Das Rathaus hatte Ende 2018 gut 6200 Quadratmeter in der Weststadt gekauft –­ das ehemalige Leuco-Werk. Hier werden die Gebäude wohl abgerissen. Es soll Wohnen und vielleicht ein Ärztehaus entstehen.

Anfang des Jahres hatte das Rathaus dann beim Café Kipp am Marktplatz zugeschlagen. Pläne hier: Bezahlbarer Wohnraum und neue Gastro, nachdem Helmut Kipp seinen Betrieb mit 65 Jahren aufgegeben hatte.

Und in der Schatulle des Rathauses ist noch Geld. Stadtsprecher Volk: "Seit dem Haushaltsplan 2019 stehen 300.000 Euro für Innenentwicklungsmaßnahmen zur Verfügung. Diese werden sowohl für bebaute als auch für unbebaute Grundstücke genutzt. So wurde beispielsweise auch der Erwerb des ›Flair‹ in Talheim hieraus finanziert.
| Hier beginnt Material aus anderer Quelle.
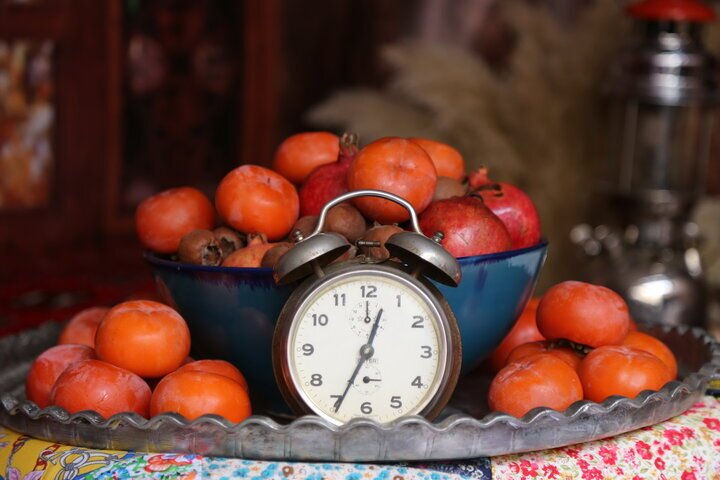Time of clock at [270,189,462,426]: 12:34
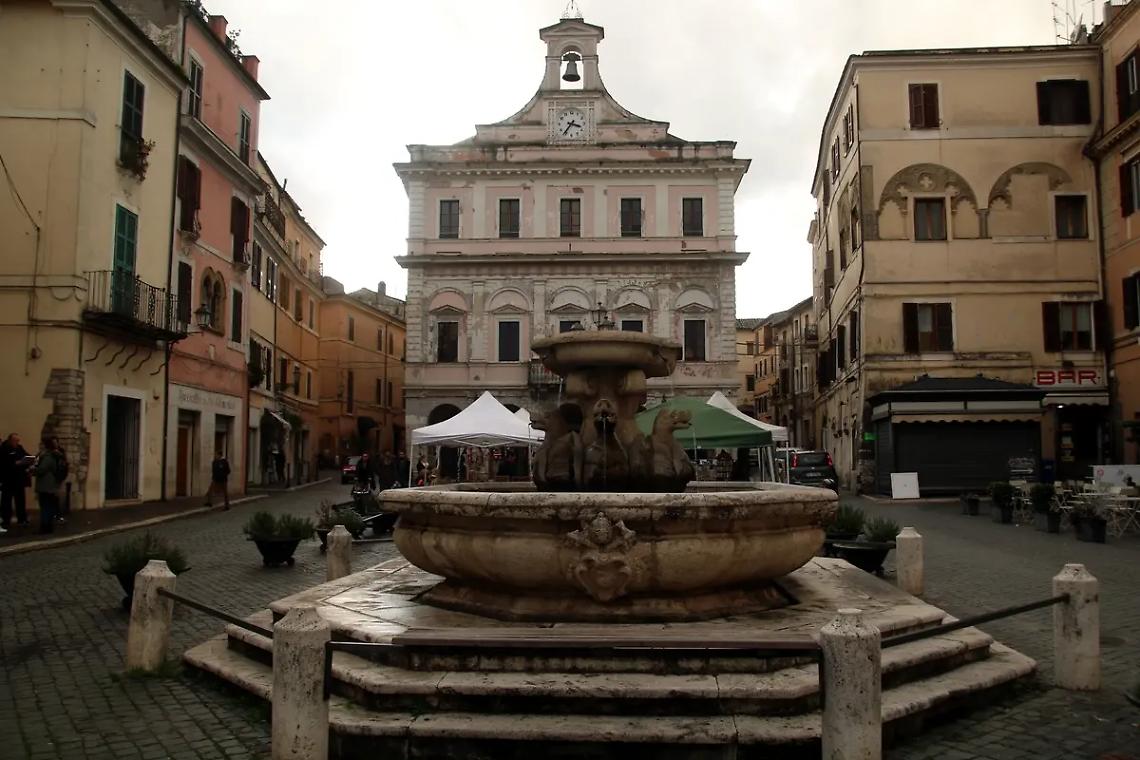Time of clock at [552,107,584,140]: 3:36
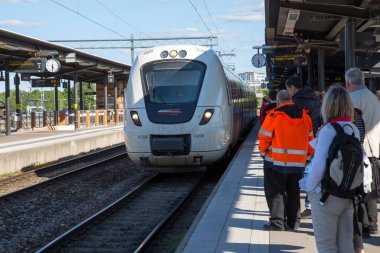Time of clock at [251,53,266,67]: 5:30
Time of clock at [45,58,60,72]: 5:30
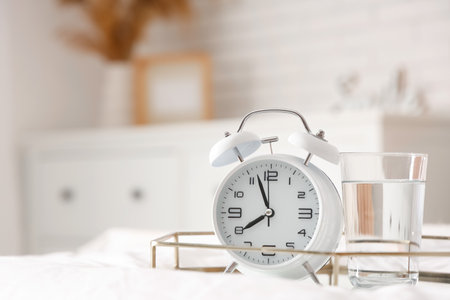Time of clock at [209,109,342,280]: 7:56
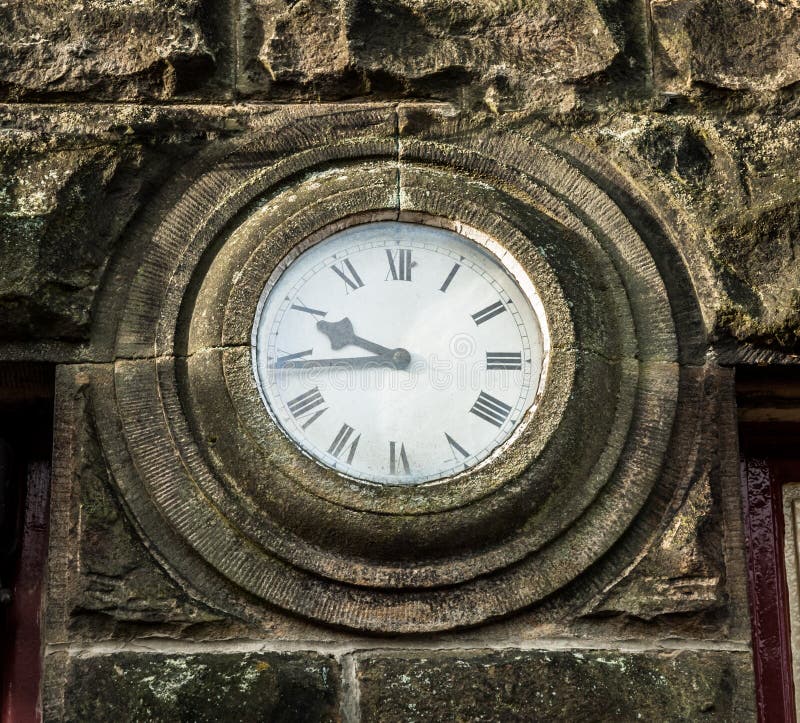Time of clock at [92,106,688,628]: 9:43
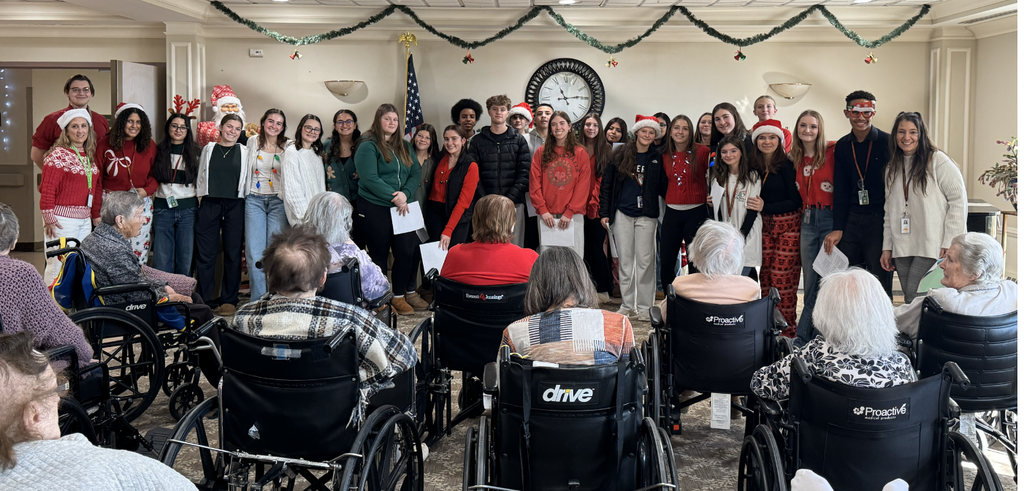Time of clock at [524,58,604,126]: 11:14
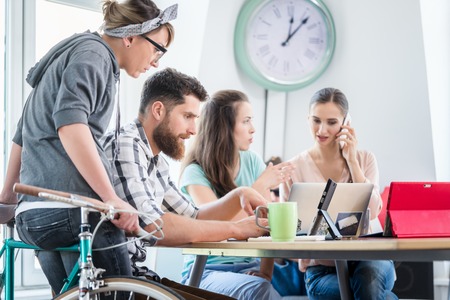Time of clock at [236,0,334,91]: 12:06
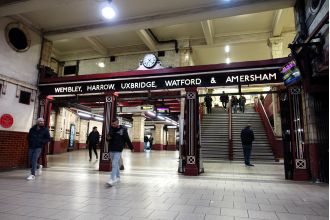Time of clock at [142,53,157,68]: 7:22
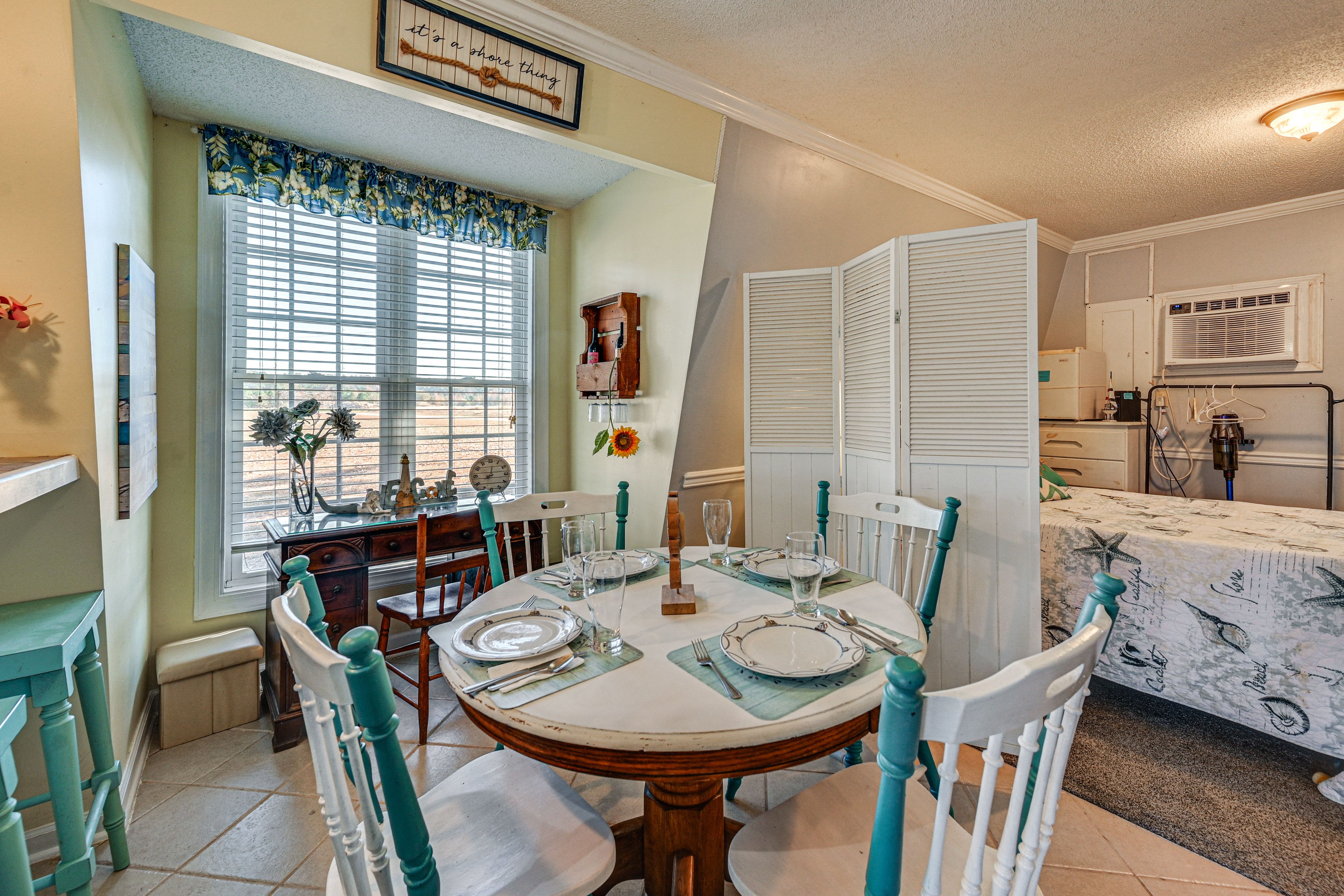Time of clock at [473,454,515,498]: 8:01
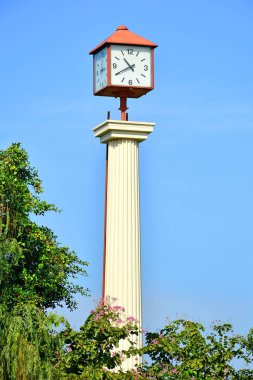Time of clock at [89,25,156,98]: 10:40
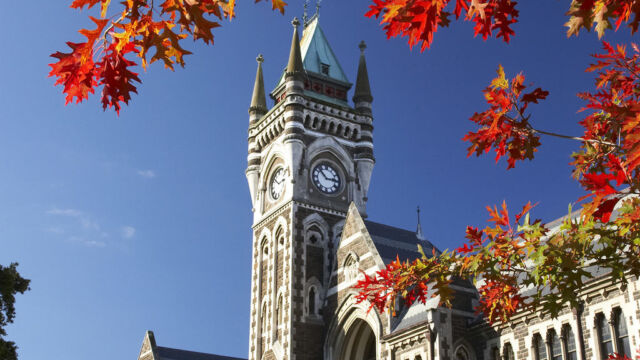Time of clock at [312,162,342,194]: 2:52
Einzelne größere Immobilienerwerbe wurden jeweils im Gemeinderat beraten und finanziert (beispielsweise der Erwerb des "Leuco"-Areales). Die Mittel des Haushaltsplanes 2019 stehen noch in voller Höhe zur Verfügung."

Man kann gespannt sein, welches Haus die Stadt als nächstes kauft. Und wollen natürlich wissen: Plant das Rathaus, die ganze Stadt aufzukaufen? Stadtsprecher Volk: "Selbstverständlich – wir fangen mit dem Schwarzwälder Boten an! Das ist eine nicht ganz ernst gemeinte Antwort auf eine vermutlich nicht ernst gemeinte Frage!"